(Что нужно сделать)
Перепишете дословно отрывок из текста о Лютере и Руссо, начиная со слов «Свобода достигается исполнением» и заканчивая словами «свобода — свобода святых.», включительно?

(Фрагмент документа)

○ ○ ○ ○

В качестве теоретиков Лютер и Руссо не восхваляют свободы плоти — они требуют свободы духа (и как им без этого обойтись?). Оба они не церемонятся с логикой. Лютер признает, что вера-доверие хотя и оправдывает «без дел» природу, остающуюся до основания испорченной, все же венчает надстройкой из добрых дел. И вот он стенает при виде того, как дьявольским лукавством это изящное увенчание рушится по мере того, как распространяется в народе истинное Евангелие. Так же и Руссо признает, что святая Природа, которую чистые души обретают в глубине самих себя, своим самопроизвольным цветением производит добрые дела; он искренне проклинает «отвратительные максимы» сенсуалиста Дидро. Лютер и Руссо учили злу? Что вы! Намерения у них благие — просто они забыли о действительности, Божеской и человеческой.
Найти условия свободы — для человека, действующего в практической сфере, вопрос основополагающий; Жан-Жак видел его до жути ясно, но ответил на него совершенно превратно. Человек не рождается свободным[346], а становится; и стяжает он свою свободу лишь при условии служения.
Думаете, мы не знали, что закон порабощает человека, вынужденного терпеть его принуждение? Это-то состояние рабства и есть наше естественное состояние. Но святые взяли ключи от врат и научили нас тайне, как обрести свободное — сверхъестественное — состояние. Средство это — Любовь.
Поскольку мы не добры в сущности, наша лоза не даст плода без обрезки. Мы привиты к Единородному Сыну, к самой божественной Истине в лице Сына Человеческого, мы — ветви усыновления, и рука, обрезывающая нас, нам родная. «Pater meus agricola est»[57*].
Свобода достигается исполнением любви. Любовь, то есть любимый, присутствующий в любящем, как увлекающий его груз («Amor meus pondus meum»)[58*], — это наиглубочайшее стремление любящего; кто действует любовью, действует без принуждения; любовь прогоняет страх. Восполняя закон любовью, святость уже не принуждается законом. Есть лишь одна свобода — свобода святых.

○ ○ ○ ○

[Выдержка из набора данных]
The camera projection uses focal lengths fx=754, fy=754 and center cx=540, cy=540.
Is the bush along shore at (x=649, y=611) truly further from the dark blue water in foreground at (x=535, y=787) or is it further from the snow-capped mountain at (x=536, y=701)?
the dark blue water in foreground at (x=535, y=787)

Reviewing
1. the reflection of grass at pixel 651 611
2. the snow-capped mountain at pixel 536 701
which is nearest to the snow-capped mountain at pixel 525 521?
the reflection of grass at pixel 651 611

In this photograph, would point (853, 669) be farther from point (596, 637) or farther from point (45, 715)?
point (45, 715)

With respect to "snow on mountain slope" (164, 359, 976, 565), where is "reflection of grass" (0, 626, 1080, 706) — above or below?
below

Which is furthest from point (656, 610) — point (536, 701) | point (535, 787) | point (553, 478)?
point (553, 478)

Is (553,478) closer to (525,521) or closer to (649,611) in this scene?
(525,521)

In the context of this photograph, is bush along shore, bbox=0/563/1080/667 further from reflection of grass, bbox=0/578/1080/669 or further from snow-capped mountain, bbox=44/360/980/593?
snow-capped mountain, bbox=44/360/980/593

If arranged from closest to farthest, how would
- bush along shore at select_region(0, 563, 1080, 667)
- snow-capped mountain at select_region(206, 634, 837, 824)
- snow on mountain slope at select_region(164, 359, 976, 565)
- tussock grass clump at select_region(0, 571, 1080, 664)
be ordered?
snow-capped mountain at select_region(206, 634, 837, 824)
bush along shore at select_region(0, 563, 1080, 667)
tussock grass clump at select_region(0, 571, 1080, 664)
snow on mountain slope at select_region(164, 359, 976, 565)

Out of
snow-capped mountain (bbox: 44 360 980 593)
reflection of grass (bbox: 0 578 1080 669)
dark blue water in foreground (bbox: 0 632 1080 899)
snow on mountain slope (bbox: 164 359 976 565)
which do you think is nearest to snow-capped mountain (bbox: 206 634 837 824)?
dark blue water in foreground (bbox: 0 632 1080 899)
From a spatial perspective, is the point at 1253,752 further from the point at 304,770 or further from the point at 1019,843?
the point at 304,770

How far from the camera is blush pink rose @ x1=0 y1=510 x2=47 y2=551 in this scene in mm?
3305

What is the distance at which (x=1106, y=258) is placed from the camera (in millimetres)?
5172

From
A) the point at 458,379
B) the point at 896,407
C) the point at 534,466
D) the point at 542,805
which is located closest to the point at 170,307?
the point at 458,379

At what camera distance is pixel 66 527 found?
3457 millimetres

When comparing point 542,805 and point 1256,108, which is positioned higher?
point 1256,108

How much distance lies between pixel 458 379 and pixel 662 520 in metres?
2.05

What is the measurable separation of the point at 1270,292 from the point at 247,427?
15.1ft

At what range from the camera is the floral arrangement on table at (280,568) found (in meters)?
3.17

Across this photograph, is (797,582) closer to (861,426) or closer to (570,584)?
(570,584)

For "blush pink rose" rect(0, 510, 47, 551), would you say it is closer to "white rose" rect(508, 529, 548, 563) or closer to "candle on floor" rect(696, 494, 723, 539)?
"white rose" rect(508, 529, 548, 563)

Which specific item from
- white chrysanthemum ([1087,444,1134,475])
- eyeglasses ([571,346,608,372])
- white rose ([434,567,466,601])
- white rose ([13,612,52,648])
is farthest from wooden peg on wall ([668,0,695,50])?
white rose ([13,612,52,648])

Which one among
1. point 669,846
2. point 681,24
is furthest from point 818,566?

○ ○ ○ ○

(Ответ)
Свобода достигается исполнением любви. Любовь, то есть любимый, присутствующий в любящем, как увлекающий его груз («Amor meus pondus meum»)[58*], — это наиглубочайшее стремление любящего; кто действует любовью, действует без принуждения; любовь прогоняет страх. Восполняя закон любовью, святость уже не принуждается законом. Есть лишь одна свобода — свобода святых.